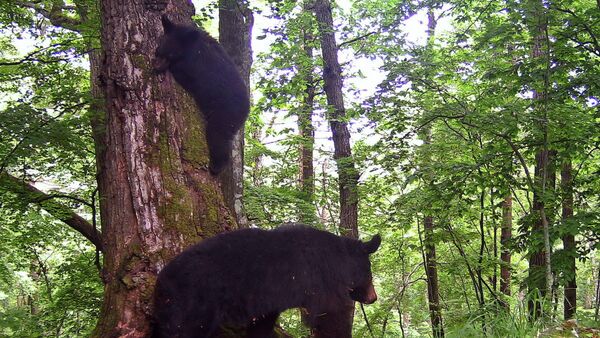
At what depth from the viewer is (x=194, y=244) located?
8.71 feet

########################################

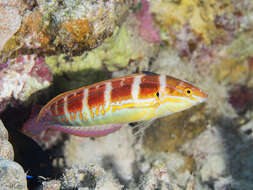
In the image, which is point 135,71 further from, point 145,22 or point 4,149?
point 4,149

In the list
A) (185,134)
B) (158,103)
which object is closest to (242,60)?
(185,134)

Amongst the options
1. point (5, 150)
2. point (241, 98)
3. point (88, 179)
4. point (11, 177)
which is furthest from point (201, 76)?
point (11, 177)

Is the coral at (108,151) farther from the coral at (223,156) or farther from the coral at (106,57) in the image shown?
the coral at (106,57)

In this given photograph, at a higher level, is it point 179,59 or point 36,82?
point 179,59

########################################

- [Task to complete]: Locate every line above that contains the word "from" and copy each one in full. Case matters, so count only matches with the same capitalization.

- [Answer to the exercise]:
At what depth from the viewer is (x=194, y=244) located?
In the image, which is point 135,71 further from, point 145,22 or point 4,149?
which is furthest from point (201, 76)?
Is the coral at (108,151) farther from the coral at (223,156) or farther from the coral at (106,57) in the image shown?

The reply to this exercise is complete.